After what seemed like forever, the rest of the judges finally came to their senses and decided to go elsewhere. So we headed to Salt and Pepper, a local bar where impromptu salsa dancing is known to take place. With still no sign of the Dutch Jesus, I finally resigned myself to the fact that he wasn’t coming. I hit the dance floor with wild abandon, swigging back cocktails, and giggling like I was on laughing gas. Then out of nowhere another judge named Ray turned his head towards the door and said, "Girl look at that."

In walked one of the tallest, blondest, most blue-eyed men I had ever seen in my life.

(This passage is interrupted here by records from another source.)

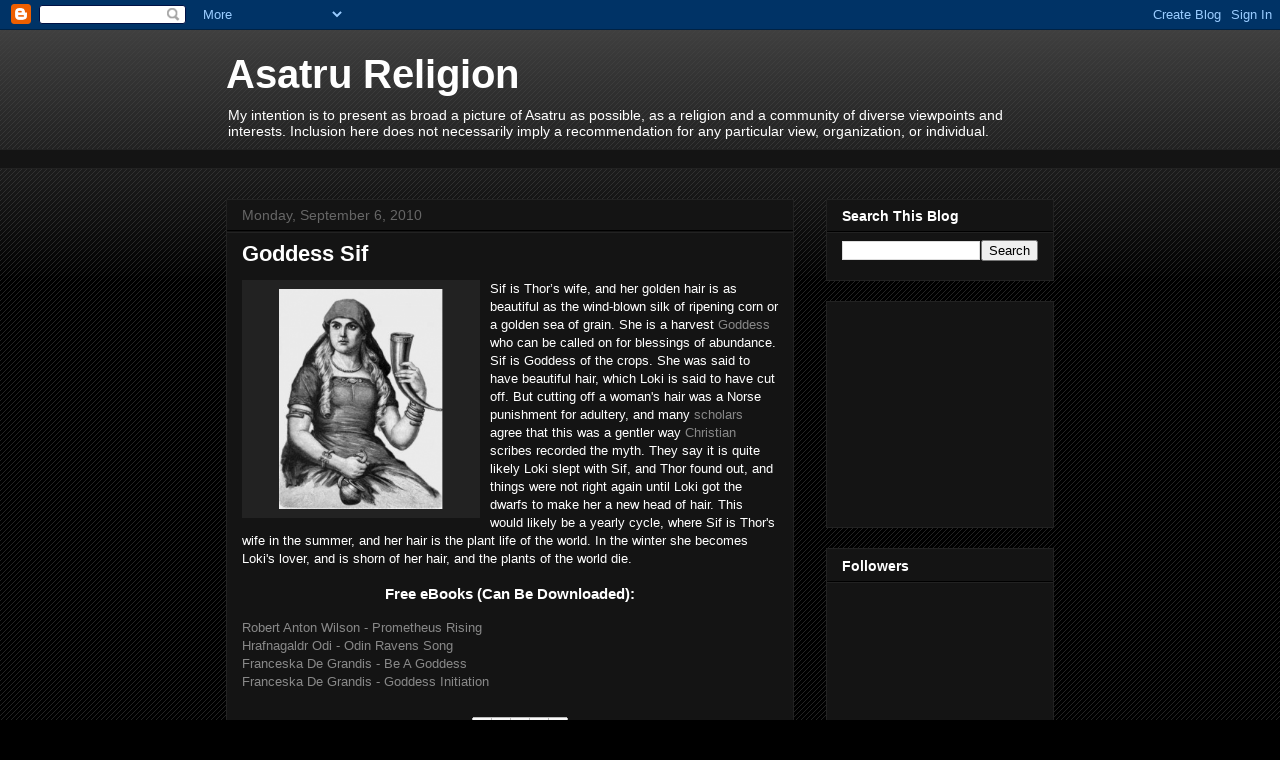

--- FILE ---
content_type: text/html; charset=UTF-8
request_url: https://asatru-religion.blogspot.com/b/stats?style=BLACK_TRANSPARENT&timeRange=LAST_MONTH&token=APq4FmCBJ88SorCWMjknUXuo_t2TdD_nnjwUPeQxoA0aknKtHOCGZGHpjMPqp0MjievQaQ_an2NqeVKOMt2e_8W4DJR3eZFz0A
body_size: -29
content:
{"total":5196,"sparklineOptions":{"backgroundColor":{"fillOpacity":0.1,"fill":"#000000"},"series":[{"areaOpacity":0.3,"color":"#202020"}]},"sparklineData":[[0,2],[1,2],[2,4],[3,2],[4,3],[5,3],[6,2],[7,4],[8,2],[9,2],[10,3],[11,2],[12,5],[13,3],[14,3],[15,5],[16,7],[17,13],[18,17],[19,23],[20,99],[21,42],[22,17],[23,5],[24,65],[25,5],[26,4],[27,12],[28,20],[29,21]],"nextTickMs":257142}

--- FILE ---
content_type: text/html; charset=utf-8
request_url: https://www.google.com/recaptcha/api2/aframe
body_size: 265
content:
<!DOCTYPE HTML><html><head><meta http-equiv="content-type" content="text/html; charset=UTF-8"></head><body><script nonce="1Q6id6gCSsSO40u5Niy0tA">/** Anti-fraud and anti-abuse applications only. See google.com/recaptcha */ try{var clients={'sodar':'https://pagead2.googlesyndication.com/pagead/sodar?'};window.addEventListener("message",function(a){try{if(a.source===window.parent){var b=JSON.parse(a.data);var c=clients[b['id']];if(c){var d=document.createElement('img');d.src=c+b['params']+'&rc='+(localStorage.getItem("rc::a")?sessionStorage.getItem("rc::b"):"");window.document.body.appendChild(d);sessionStorage.setItem("rc::e",parseInt(sessionStorage.getItem("rc::e")||0)+1);localStorage.setItem("rc::h",'1768775953997');}}}catch(b){}});window.parent.postMessage("_grecaptcha_ready", "*");}catch(b){}</script></body></html>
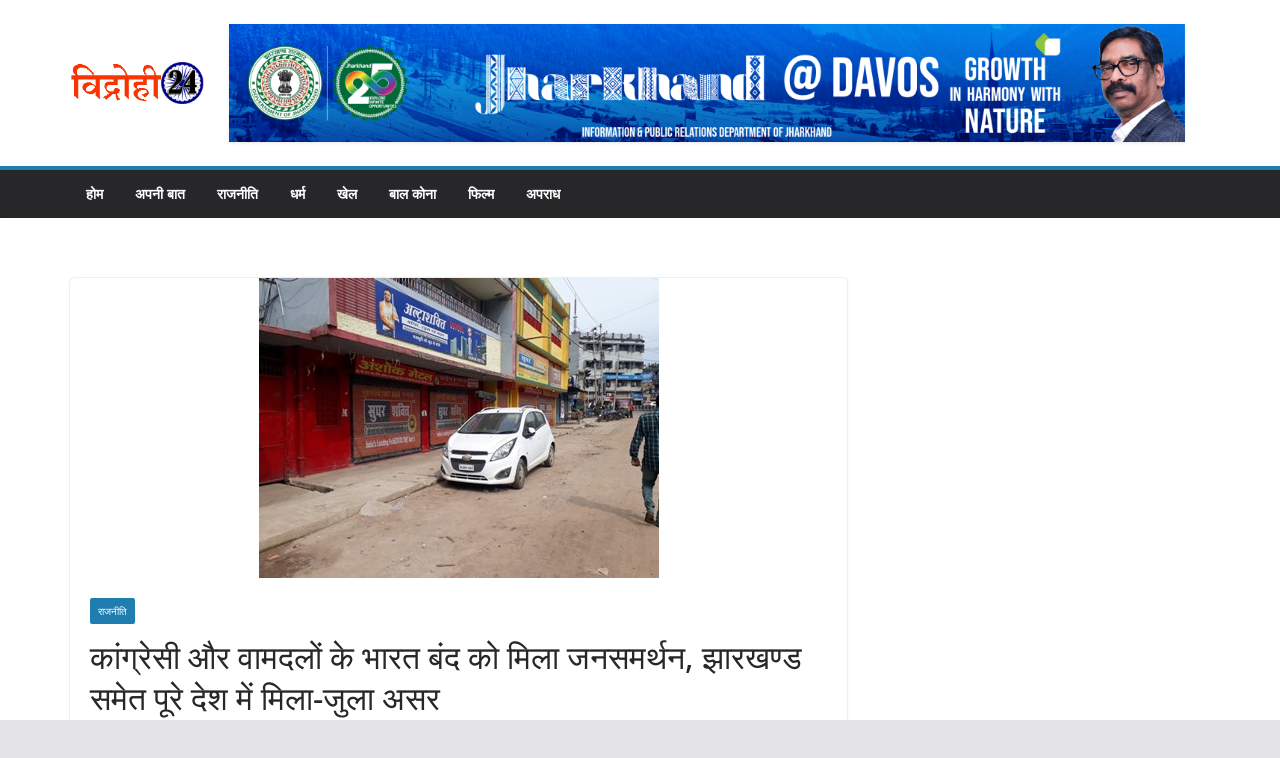

--- FILE ---
content_type: text/html; charset=utf-8
request_url: https://www.google.com/recaptcha/api2/aframe
body_size: 267
content:
<!DOCTYPE HTML><html><head><meta http-equiv="content-type" content="text/html; charset=UTF-8"></head><body><script nonce="dMOgohfGp4q4KN6FYn5rEg">/** Anti-fraud and anti-abuse applications only. See google.com/recaptcha */ try{var clients={'sodar':'https://pagead2.googlesyndication.com/pagead/sodar?'};window.addEventListener("message",function(a){try{if(a.source===window.parent){var b=JSON.parse(a.data);var c=clients[b['id']];if(c){var d=document.createElement('img');d.src=c+b['params']+'&rc='+(localStorage.getItem("rc::a")?sessionStorage.getItem("rc::b"):"");window.document.body.appendChild(d);sessionStorage.setItem("rc::e",parseInt(sessionStorage.getItem("rc::e")||0)+1);localStorage.setItem("rc::h",'1768920004371');}}}catch(b){}});window.parent.postMessage("_grecaptcha_ready", "*");}catch(b){}</script></body></html>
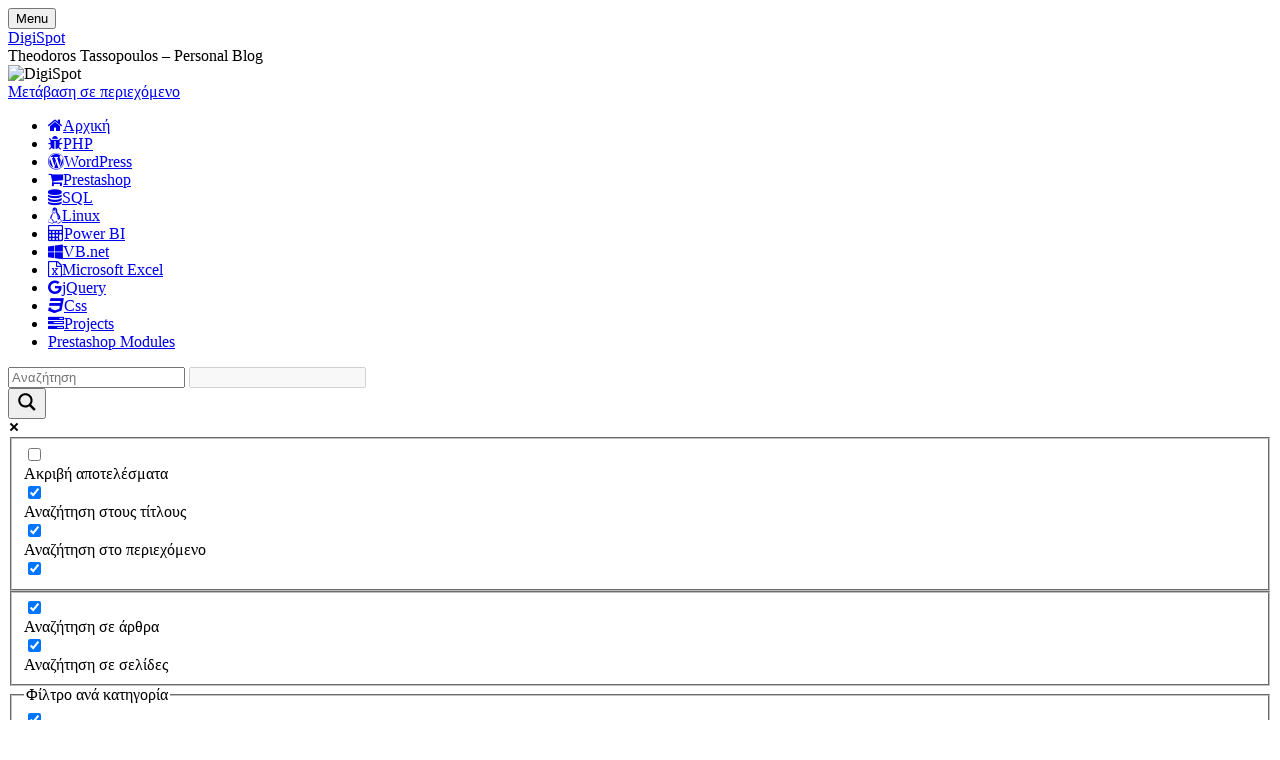

--- FILE ---
content_type: text/html; charset=utf-8
request_url: https://www.google.com/recaptcha/api2/aframe
body_size: 265
content:
<!DOCTYPE HTML><html><head><meta http-equiv="content-type" content="text/html; charset=UTF-8"></head><body><script nonce="7GI6wzbpQkb2eKp0ld6Dag">/** Anti-fraud and anti-abuse applications only. See google.com/recaptcha */ try{var clients={'sodar':'https://pagead2.googlesyndication.com/pagead/sodar?'};window.addEventListener("message",function(a){try{if(a.source===window.parent){var b=JSON.parse(a.data);var c=clients[b['id']];if(c){var d=document.createElement('img');d.src=c+b['params']+'&rc='+(localStorage.getItem("rc::a")?sessionStorage.getItem("rc::b"):"");window.document.body.appendChild(d);sessionStorage.setItem("rc::e",parseInt(sessionStorage.getItem("rc::e")||0)+1);localStorage.setItem("rc::h",'1768881989466');}}}catch(b){}});window.parent.postMessage("_grecaptcha_ready", "*");}catch(b){}</script></body></html>

--- FILE ---
content_type: application/javascript
request_url: https://www.digispot.gr/banners/hexcolors.js
body_size: 361
content:

document.addEventListener("DOMContentLoaded", function () {
    // Add event listener to all elements with the class 'js-color'
    document.querySelectorAll(".js-color").forEach(function (colorBlock) {
        colorBlock.addEventListener("click", function () {
            const hexColor = this.getAttribute("data-hex"); // Get the hex value from the attribute
            // Set the selected color in the div
            document.getElementById("selected_color").innerText = "Το χρώμα που έχετε επιλέξει είναι: " + hexColor;
            //alert("Selected Color: " + hexColor);
			
			
			 navigator.clipboard.writeText(hexColor).then(function () {
                // Optional: show a confirmation message after copying
                console.log("Color copied to clipboard: " + hexColor);
            }).catch(function (err) {
                console.error("Could not copy text: ", err);
            });
        });
    });
});
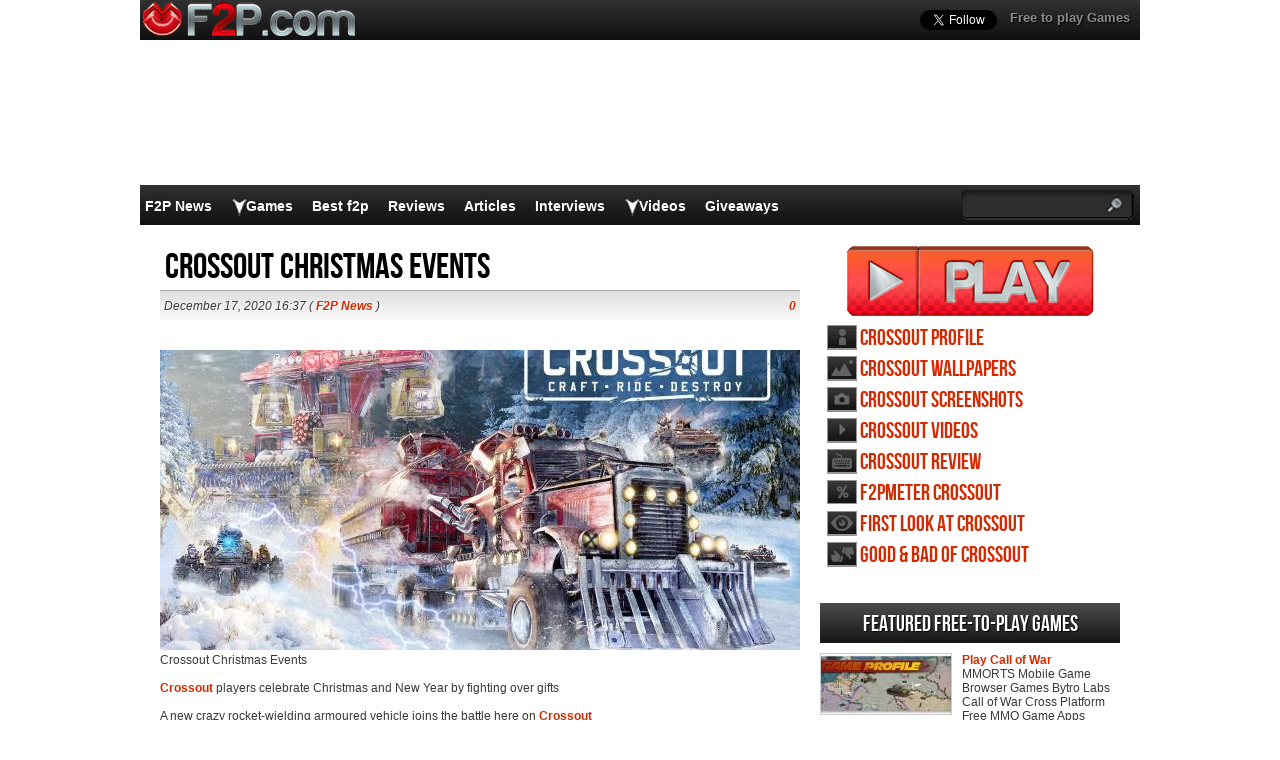

--- FILE ---
content_type: text/html; charset=utf-8
request_url: https://www.google.com/recaptcha/api2/aframe
body_size: 269
content:
<!DOCTYPE HTML><html><head><meta http-equiv="content-type" content="text/html; charset=UTF-8"></head><body><script nonce="XAyqQpGXiROTkiBO-abFZw">/** Anti-fraud and anti-abuse applications only. See google.com/recaptcha */ try{var clients={'sodar':'https://pagead2.googlesyndication.com/pagead/sodar?'};window.addEventListener("message",function(a){try{if(a.source===window.parent){var b=JSON.parse(a.data);var c=clients[b['id']];if(c){var d=document.createElement('img');d.src=c+b['params']+'&rc='+(localStorage.getItem("rc::a")?sessionStorage.getItem("rc::b"):"");window.document.body.appendChild(d);sessionStorage.setItem("rc::e",parseInt(sessionStorage.getItem("rc::e")||0)+1);localStorage.setItem("rc::h",'1769770096895');}}}catch(b){}});window.parent.postMessage("_grecaptcha_ready", "*");}catch(b){}</script></body></html>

His long, scraggly hair was several inches past his shoulders. He was wearing a beat-up red tank top and a pair of cargo pants. He looked like ... a blond Jesus. I knew my powers of manifestation were powerful, but this was some voodoo fucking shit. I wondered if I should start some sort of coven when I got home.

"Girl you need to hook up with that. Look how tall he is. Can you imagine how big his dick is?" Ray continued.

"I don’t know, but I’m going to find out!" I replied. I know you can’t always tell what a guy is packing in his pants from looking at him, but mere height proportions would dictate he had a baby’s arm down below.

"So are you from here?" I asked coyly as I sat next to him. It was the cheesiest line ever invented, but I have the pick-up skills of a monkey.

He turned to face me. He was so unbelievably hot I felt like I was looking at the sun.

"Yeah kind of. Well I’m from the Netherlands, but I live here now. Where are you from?"

"New York. I’m here judging a pageant."

"So can I buy you a drink?"

And with those magic words, the flirting began.

Turns out the Dutch Jesus was six-foot-seven. I’m 5 feet 1 inch. 5 feet 5 inches tops in heels. The mere idea of his height was making my panties moist. A mere forty-five minutes later — after my fellow judges made me promise that I would relay all stories tomorrow and making the Dutch Jesus swear he would take good care of me — we were in Jesus’s truck on the way back to my hotel. (For the record, I would normally never get in some random dude’s car, but yet again I figured it was fine since God sent him to me).

Needless to say, Jesus lived up to my vision. He threw me around, yanked my hair, and did everything he was supposed to do, unlike my friend from the night before. His dick was so immense, it actually made wind tunnel sounds as it went in and out.

The next morning after he went to work, I got up and did a dance of joy. I looked in the mirror to check out my post-coital glow. Actually, I didn’t have much of a glow but I did look like I had been electrocuted. My hair was completely frizzy and knotted in the back. Nonetheless, I could now go back home feeling redeemed from my previous night of bad sex.

And to think people say The Secret is bullshit. They don’t know about the Dutch Jesus.